À cela, le ministère s’est contenté de répondre que le système sera revu pour un meilleur contrôle des visites à domicile.
Autre abus relevé : le paiement des heures supplémentaires à 300 officiers pour le paiement des frais d’examen de SC et de HSC. Celui-ci s’élève à Rs 5,1 millions, sans compter les frais additionnels à l’instar des mileage allowances pour les enquêtes sur le terrain visant à vérifier l’éligibilité des candidats. Le directeur de l’Audit propose ainsi de revoir la formule de ce plan, et ce afin d’optimiser les ressources humaines et d’avoir une meilleure gestion du dossier. Le ministère a avancé que des discussions sont en cours avec le ministère des Finances pour revoir cette formule.
La gestion du centre pour les personnes âgées handicapées de Pointe-aux-Sables a aussi attiré des critiques. Selon le Memorandum of Understanding (MoU) entre la Sécurité sociale et une organisation non gouvernementale, celle-ci, gérante du centre, devrait aussi encourir les frais d’entretien des lieux. Sauf qu’après trois ans d’opération, c’est toujours le ministère qui finance ces travaux. Et l’enveloppe s’élève à Rs 5 millions.
L’Ong fait comprendre qu’elle avait des contraintes financières et qu’elle ne pourrait assurer ces frais. Le ministère, lui, explique que l’aide du privé, à travers la Corporate Social Responsibility, a été recherchée sans succès.
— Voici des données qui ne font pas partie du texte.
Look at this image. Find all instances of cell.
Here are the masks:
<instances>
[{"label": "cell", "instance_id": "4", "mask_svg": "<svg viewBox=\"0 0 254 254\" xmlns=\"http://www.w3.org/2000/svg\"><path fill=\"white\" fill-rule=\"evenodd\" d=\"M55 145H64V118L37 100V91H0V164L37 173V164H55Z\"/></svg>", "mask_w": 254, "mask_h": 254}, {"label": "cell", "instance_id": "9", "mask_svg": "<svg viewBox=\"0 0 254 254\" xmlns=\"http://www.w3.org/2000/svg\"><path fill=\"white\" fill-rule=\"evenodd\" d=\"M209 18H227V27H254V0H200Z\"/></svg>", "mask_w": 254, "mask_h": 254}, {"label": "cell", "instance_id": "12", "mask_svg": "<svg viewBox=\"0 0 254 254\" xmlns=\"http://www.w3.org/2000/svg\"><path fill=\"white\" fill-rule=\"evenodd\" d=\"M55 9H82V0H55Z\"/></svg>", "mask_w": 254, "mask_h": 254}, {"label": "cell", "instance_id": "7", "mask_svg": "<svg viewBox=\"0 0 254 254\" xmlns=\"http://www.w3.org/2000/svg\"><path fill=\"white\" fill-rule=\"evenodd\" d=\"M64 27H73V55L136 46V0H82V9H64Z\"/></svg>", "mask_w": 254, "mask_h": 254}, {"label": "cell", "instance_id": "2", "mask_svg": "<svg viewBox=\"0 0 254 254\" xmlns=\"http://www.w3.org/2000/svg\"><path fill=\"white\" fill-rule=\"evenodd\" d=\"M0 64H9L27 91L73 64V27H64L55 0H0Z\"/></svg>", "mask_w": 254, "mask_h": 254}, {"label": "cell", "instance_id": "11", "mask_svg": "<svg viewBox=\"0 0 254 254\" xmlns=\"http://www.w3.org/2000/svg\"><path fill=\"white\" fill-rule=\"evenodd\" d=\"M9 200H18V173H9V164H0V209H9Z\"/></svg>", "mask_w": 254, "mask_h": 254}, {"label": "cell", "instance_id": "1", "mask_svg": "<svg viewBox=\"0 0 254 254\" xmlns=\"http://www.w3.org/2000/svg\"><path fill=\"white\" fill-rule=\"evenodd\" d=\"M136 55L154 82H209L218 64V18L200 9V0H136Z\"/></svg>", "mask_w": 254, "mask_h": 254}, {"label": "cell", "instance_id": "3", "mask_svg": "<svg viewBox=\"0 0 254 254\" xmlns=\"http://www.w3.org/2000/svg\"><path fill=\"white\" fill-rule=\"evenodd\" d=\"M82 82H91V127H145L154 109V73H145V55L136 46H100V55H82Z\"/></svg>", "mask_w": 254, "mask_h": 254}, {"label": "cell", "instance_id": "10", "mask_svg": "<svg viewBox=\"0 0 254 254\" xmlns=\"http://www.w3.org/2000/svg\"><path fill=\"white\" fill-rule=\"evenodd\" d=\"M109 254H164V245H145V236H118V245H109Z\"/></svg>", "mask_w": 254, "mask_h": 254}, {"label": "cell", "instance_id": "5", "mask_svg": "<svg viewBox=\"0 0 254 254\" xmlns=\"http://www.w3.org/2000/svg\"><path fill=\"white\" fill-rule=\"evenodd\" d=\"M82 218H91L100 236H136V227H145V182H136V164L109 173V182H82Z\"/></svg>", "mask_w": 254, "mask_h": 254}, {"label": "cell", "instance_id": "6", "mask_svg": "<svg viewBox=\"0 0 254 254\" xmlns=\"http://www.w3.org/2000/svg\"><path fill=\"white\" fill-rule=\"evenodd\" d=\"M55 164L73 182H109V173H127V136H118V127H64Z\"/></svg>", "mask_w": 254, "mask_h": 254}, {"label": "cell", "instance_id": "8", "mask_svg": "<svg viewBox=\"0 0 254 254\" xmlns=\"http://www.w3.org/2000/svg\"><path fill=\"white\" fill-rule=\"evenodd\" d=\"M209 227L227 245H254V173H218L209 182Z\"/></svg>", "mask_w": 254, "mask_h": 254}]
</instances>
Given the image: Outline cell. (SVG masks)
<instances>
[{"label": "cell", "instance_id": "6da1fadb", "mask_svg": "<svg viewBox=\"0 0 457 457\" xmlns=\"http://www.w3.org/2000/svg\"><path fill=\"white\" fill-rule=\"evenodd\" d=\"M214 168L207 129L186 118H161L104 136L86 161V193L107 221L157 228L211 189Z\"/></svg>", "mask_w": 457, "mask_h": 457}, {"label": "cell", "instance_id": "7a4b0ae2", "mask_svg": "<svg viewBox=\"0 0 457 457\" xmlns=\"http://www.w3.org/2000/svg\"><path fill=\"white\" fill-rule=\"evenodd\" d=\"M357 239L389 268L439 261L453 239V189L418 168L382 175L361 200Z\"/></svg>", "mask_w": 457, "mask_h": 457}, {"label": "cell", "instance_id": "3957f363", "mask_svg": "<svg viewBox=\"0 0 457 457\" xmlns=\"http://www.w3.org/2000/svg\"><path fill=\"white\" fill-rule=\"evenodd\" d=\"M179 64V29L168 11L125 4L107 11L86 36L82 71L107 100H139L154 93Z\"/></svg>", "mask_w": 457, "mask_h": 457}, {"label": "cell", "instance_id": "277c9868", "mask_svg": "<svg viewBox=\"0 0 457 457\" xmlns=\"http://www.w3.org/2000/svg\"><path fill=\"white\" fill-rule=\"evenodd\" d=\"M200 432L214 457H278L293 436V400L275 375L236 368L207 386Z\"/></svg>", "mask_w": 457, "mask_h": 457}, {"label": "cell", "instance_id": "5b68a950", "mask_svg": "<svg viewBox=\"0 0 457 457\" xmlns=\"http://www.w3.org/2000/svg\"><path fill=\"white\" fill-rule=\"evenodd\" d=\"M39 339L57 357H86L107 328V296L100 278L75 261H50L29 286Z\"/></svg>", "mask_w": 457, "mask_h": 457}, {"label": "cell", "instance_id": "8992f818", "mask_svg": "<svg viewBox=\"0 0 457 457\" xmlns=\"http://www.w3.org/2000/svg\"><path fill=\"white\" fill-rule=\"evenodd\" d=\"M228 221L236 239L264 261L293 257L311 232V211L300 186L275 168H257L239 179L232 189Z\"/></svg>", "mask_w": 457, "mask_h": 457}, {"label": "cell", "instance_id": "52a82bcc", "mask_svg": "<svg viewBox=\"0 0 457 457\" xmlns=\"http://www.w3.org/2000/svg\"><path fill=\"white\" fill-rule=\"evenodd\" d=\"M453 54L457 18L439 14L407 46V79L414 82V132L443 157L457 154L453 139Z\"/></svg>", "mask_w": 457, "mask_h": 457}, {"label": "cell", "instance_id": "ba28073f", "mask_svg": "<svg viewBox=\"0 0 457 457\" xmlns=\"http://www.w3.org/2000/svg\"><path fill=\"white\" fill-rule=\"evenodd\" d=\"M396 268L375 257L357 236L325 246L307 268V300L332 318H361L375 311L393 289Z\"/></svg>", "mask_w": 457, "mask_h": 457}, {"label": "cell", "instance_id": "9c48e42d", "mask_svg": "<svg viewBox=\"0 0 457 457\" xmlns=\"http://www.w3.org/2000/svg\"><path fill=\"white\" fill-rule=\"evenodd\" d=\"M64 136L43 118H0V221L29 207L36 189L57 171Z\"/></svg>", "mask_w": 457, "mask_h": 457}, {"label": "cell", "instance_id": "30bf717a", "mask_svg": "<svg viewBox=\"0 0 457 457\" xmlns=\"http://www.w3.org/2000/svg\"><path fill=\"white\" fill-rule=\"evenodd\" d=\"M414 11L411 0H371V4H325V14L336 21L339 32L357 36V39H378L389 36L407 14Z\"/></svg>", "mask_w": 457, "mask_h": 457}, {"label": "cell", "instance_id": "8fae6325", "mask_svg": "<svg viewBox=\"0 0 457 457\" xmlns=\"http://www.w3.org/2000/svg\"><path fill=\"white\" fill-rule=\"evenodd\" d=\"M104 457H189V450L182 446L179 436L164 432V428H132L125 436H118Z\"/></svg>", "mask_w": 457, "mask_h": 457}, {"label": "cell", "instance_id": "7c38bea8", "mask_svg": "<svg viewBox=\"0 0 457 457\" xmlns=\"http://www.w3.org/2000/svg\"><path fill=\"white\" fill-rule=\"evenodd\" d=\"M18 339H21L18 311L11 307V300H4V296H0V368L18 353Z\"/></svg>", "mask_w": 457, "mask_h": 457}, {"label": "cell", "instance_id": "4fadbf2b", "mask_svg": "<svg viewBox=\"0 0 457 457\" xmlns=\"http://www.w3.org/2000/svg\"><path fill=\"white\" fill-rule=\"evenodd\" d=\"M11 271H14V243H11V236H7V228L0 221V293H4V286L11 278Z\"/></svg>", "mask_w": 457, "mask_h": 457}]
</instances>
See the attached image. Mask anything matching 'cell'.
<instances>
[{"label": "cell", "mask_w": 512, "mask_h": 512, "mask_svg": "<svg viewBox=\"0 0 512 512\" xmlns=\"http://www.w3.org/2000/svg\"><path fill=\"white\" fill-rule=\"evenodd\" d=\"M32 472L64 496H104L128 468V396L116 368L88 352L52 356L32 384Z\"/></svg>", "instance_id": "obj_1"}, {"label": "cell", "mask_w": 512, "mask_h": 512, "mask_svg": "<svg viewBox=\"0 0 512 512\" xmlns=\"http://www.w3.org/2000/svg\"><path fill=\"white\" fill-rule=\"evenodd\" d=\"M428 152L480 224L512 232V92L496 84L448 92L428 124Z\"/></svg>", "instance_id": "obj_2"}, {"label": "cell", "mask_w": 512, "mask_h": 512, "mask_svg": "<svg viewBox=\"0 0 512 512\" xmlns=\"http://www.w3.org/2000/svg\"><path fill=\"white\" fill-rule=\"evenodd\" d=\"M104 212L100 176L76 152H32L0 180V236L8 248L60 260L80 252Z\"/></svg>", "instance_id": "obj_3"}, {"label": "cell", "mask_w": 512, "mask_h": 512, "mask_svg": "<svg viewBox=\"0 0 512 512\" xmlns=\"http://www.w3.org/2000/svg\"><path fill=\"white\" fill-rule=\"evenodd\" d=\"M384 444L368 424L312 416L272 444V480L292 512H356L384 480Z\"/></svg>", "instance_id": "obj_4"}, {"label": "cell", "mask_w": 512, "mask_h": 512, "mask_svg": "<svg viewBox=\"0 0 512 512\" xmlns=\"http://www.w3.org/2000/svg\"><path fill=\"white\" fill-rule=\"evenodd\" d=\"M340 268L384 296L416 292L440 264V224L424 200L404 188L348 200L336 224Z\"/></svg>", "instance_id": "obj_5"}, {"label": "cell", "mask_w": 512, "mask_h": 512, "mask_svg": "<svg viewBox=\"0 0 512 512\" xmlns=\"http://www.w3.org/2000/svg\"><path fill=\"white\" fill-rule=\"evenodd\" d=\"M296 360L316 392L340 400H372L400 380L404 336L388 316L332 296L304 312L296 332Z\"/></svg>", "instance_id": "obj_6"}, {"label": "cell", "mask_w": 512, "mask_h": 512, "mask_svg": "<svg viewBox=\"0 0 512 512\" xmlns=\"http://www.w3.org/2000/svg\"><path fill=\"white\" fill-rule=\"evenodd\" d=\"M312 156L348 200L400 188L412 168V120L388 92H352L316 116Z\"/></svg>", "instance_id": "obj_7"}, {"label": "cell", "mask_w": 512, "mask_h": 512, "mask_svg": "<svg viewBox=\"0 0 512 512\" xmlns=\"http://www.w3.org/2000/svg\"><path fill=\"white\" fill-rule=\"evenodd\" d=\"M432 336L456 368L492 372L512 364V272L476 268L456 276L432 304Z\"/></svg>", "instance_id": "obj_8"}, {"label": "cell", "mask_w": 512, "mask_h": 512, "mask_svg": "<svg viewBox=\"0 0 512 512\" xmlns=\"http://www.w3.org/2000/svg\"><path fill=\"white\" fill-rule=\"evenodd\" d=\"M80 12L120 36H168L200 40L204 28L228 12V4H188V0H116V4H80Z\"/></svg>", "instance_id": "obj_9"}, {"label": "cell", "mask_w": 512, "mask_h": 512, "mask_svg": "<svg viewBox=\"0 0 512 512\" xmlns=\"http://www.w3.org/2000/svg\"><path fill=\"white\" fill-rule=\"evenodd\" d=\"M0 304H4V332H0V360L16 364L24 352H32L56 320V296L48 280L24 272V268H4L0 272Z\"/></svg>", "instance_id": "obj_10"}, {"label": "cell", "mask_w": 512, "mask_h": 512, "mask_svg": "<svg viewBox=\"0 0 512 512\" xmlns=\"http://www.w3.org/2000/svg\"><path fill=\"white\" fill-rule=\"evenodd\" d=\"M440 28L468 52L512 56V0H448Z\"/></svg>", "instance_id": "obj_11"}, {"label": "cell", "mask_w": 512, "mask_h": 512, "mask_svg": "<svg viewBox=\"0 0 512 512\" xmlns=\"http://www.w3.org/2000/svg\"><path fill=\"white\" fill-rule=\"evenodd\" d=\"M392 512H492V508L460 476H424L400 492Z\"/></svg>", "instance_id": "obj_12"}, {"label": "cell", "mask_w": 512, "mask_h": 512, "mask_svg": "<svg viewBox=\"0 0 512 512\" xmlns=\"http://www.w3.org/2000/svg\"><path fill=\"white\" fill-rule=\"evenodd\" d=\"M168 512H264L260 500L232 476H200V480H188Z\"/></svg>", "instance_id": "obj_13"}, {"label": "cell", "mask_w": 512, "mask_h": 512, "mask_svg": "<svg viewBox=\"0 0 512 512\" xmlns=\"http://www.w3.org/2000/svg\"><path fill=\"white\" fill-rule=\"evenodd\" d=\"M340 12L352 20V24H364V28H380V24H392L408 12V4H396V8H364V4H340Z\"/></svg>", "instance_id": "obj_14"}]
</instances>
La possibilité de revoir le MoU est ainsi à l’étude.
En outre, le bureau de l’Audit note que plusieurs recommandations faites dans le rapport 2011 sont toujours en suspens. C’est notamment le cas de la tenue de registres séparés pour la pension de vieillesse et de la social aid. Le rapport rappelle également que le Public Accounts Committee avait proposé, en 2011 toujours, la mise en place d’un système informatique centralisé pour mieux gérer ces dossiers.